Early Morning Blues and Greens
This “Headquarters” track is an acquired taste, as it lacks the irresistible hooks found in the band’s best-known songs. I find it reminiscent of Crosby, Stills and Nash, and it’s become a song I like more every time I hear it.
A Little Bit Me, A Little Bit You
Neil Diamond, who wrote “I’m a Believer,” also penned this memorable single, which just missed becoming their third consecutive #1 hit. It stalled at #2 for two weeks, behind The Turtles’ “Happy Together.”
The Girl I Knew Somewhere
History tells us this is the first fully self-contained Monkees song. Mike wrote it, and the group played the instruments and performed all the vocals. Peter Tork plays a mean harpsichord on this top-40 classic.
The Door Into Summer
The “Pisces, Aquarius, Capricorn and Jones Ltd.” album (1967) came closest to earning The Monkees some critical praise during their first go-round. Tracks like this one are a reason why.
What Am I Doing Hanging Round?
Mike showing his Texas roots again, on a track that has all the twangy qualities of one of his own compositions. However, this one was actually written by Michael Martin Murphy, later of “Wildfire” fame. As much as fans wanted then and now for the band to be taken seriously, it’s admirable how they rarely took themselves seriously, as evidenced by Micky hamming it up in the video for this song.
I know “Pleasant Valley Sunday” was a hit, and I do like it, but if I’m being honest I prefer the song on the flip side of the single, which was written by The Monkees’ most prolific go-to songwriters, Tommy Boyce and Bobby Hart. It’s also a nice reminder that Peter could sing too, when he wasn’t goofing around on novelty tracks like “Your Auntie Grizelda.”
Sometime in the Morning
The brilliant songwriting team of Gerry Goffin and Carole King contributed several songs to the Monkees’ music catalog – this tender ballad is my favorite, perhaps because they sang it to Rose Marie in the episode “Monkee Mother.”

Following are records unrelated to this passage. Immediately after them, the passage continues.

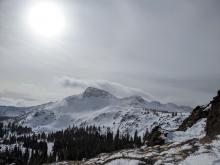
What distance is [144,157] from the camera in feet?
107

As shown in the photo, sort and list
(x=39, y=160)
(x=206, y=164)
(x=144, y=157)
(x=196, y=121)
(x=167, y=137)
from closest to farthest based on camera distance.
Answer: (x=206, y=164), (x=144, y=157), (x=167, y=137), (x=196, y=121), (x=39, y=160)

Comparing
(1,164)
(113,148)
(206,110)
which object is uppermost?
(206,110)

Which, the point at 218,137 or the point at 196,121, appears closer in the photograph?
the point at 218,137

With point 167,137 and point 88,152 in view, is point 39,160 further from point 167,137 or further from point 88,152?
point 167,137

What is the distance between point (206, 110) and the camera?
302 ft

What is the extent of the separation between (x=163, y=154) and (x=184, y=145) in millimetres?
3164

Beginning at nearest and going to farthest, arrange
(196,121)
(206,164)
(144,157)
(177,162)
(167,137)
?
(206,164), (177,162), (144,157), (167,137), (196,121)

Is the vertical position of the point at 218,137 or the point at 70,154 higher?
the point at 218,137

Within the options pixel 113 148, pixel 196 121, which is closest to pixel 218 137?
pixel 196 121

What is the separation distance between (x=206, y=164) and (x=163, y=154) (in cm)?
645

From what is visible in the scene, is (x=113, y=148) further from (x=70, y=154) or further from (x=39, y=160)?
(x=39, y=160)

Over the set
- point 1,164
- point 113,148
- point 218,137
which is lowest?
point 1,164

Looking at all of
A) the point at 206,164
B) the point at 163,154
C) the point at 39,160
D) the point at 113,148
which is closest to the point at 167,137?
the point at 163,154

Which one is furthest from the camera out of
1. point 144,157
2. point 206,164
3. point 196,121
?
point 196,121
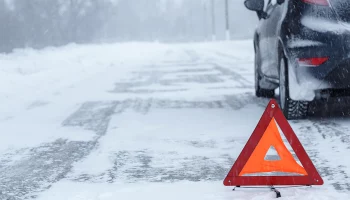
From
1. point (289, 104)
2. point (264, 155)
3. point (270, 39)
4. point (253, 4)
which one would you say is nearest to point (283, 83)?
point (289, 104)

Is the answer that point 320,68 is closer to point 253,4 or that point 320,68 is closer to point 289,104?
point 289,104

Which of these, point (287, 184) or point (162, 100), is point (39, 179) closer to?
point (287, 184)

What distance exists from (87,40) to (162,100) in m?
63.0

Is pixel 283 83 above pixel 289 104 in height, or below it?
above

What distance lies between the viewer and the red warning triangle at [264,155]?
15.3 feet

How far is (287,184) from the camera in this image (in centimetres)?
468

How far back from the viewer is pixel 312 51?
7746mm

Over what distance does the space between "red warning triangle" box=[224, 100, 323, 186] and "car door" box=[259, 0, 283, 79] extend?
3937 millimetres

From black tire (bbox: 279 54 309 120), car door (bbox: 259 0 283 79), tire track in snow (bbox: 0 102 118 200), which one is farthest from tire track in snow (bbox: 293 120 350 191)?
tire track in snow (bbox: 0 102 118 200)

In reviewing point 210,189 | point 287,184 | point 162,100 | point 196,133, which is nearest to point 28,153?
point 196,133

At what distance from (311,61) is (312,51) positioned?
0.11m

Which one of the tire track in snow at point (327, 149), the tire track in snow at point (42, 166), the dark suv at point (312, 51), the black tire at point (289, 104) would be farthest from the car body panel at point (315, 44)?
the tire track in snow at point (42, 166)

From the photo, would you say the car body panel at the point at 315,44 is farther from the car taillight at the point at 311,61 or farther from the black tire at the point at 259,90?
the black tire at the point at 259,90

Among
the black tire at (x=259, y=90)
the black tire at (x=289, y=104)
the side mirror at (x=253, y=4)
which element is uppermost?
the side mirror at (x=253, y=4)
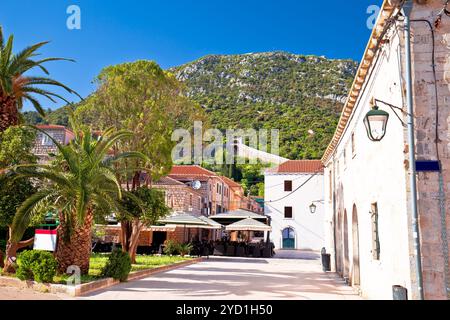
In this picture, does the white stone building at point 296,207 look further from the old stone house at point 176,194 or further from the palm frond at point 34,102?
the palm frond at point 34,102

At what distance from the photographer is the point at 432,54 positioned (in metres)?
7.68

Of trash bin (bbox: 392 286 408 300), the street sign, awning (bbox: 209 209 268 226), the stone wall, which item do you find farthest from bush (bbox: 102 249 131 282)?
awning (bbox: 209 209 268 226)

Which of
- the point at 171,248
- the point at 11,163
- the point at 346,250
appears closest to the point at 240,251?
the point at 171,248

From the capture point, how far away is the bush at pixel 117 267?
1320 centimetres

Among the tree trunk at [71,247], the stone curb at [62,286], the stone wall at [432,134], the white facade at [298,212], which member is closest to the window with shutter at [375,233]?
the stone wall at [432,134]

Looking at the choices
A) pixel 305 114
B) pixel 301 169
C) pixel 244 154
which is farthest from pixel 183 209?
pixel 305 114

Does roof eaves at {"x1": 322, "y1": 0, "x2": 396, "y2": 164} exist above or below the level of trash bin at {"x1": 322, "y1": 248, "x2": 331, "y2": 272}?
above

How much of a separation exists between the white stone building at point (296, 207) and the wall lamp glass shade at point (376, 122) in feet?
124

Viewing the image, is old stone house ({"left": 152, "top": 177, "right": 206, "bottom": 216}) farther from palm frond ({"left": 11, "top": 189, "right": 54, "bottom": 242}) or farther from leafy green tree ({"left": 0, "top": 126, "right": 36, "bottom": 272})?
palm frond ({"left": 11, "top": 189, "right": 54, "bottom": 242})

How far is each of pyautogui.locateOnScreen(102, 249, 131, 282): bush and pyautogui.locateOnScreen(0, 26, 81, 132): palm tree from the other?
19.2 feet

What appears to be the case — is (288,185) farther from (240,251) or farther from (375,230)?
(375,230)

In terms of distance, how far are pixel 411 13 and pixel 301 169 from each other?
39365mm

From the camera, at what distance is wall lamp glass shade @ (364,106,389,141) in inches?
295
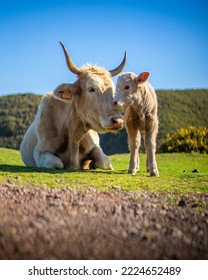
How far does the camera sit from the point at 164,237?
395 centimetres

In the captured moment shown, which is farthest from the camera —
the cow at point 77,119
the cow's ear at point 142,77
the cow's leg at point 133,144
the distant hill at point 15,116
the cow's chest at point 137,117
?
the distant hill at point 15,116

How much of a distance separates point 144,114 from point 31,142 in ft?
14.0

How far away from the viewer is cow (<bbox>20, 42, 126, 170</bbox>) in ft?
30.9

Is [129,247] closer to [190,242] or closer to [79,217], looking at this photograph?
[190,242]

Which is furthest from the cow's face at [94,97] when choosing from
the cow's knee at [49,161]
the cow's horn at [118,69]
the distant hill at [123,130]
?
the distant hill at [123,130]

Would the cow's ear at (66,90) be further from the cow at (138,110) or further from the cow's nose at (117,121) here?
the cow's nose at (117,121)

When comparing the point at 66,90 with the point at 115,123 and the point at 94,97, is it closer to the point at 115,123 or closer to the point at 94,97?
the point at 94,97

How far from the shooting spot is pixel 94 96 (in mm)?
9547

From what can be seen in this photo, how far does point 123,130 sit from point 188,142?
67.1ft

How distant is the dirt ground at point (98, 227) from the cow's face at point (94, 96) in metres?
3.14

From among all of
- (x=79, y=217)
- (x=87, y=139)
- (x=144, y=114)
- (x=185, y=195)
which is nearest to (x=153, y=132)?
(x=144, y=114)

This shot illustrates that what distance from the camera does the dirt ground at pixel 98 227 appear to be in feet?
11.3

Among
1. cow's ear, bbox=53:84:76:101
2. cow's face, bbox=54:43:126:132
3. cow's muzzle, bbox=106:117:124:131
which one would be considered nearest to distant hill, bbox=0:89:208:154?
cow's face, bbox=54:43:126:132
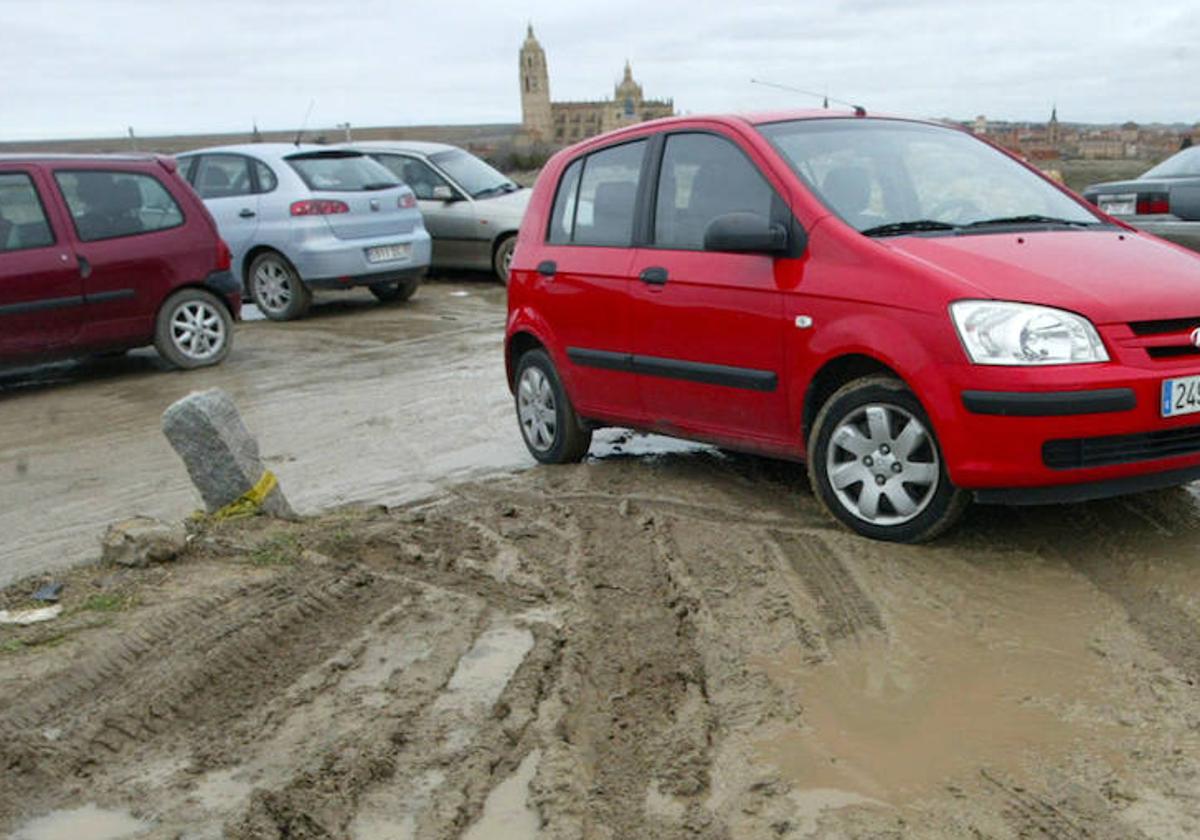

Ríu Chíu is a Spanish Christmas carol that dates back to the 1500s. The Monkees a cappella version (performed on “The Christmas Show”) is mesmerizing in its beauty.
Aunties Municipal Court
By now you may have sensed that I am partial to Mike Nesmith compositions. Here's another one, but there’s not much Nashville to be found in the psychedelic arrangement and evocative beat poetry lyrics of “Aunties Municipal Court.” If you’re into great bass riffs, this has one worthy of McCartney.
For Pete’s Sake
This is The Monkees’ “summer of love” song, not surprisingly co-written by the Monkee that most embraced the counterculture and peace and love movements of the era, Peter Tork. It was played over the closing credits of every episode in the series’ second and final season.
Nine Times Blue
There are versions of this Mike Nesmith song with Mike singing lead and Davy singing lead. I prefer the first one, though it’s interesting to compare the interpretations.
My Five Worst:
Gonna Buy Me a Dog
Three minutes of Micky and Davy ad libbing and telling bad jokes. Fun if you’re in the right mood, but it’s hard to believe this earned a spot on their debut album while better songs like “All the King’s Men” didn’t make the cut.
Mommy and Daddy
It’s a toss-up between this song and “Zor and Zam” for the title of Micky’s most awkward stab at social commentary.
Can You Dig It
The movie Head had some memorable music moments, particularly “Circle Sky” and “The Porpoise Song,” but this was not one of them.
P.O. Box 9847
Proof that even Boyce and Hart could have an off day.
The last original Monkees album was “Changes,” released in 1970. By then only Micky and Davy remained, but even with half a group the album isn’t all bad – sample “Ticket on a Ferry Ride” and “I Love You Better” if you’re curious. But on “99 Pounds,” Davy Jones tries to be Little Richard, and falls short. But then, Little Richard couldn’t do justice to “Forget That Girl” either.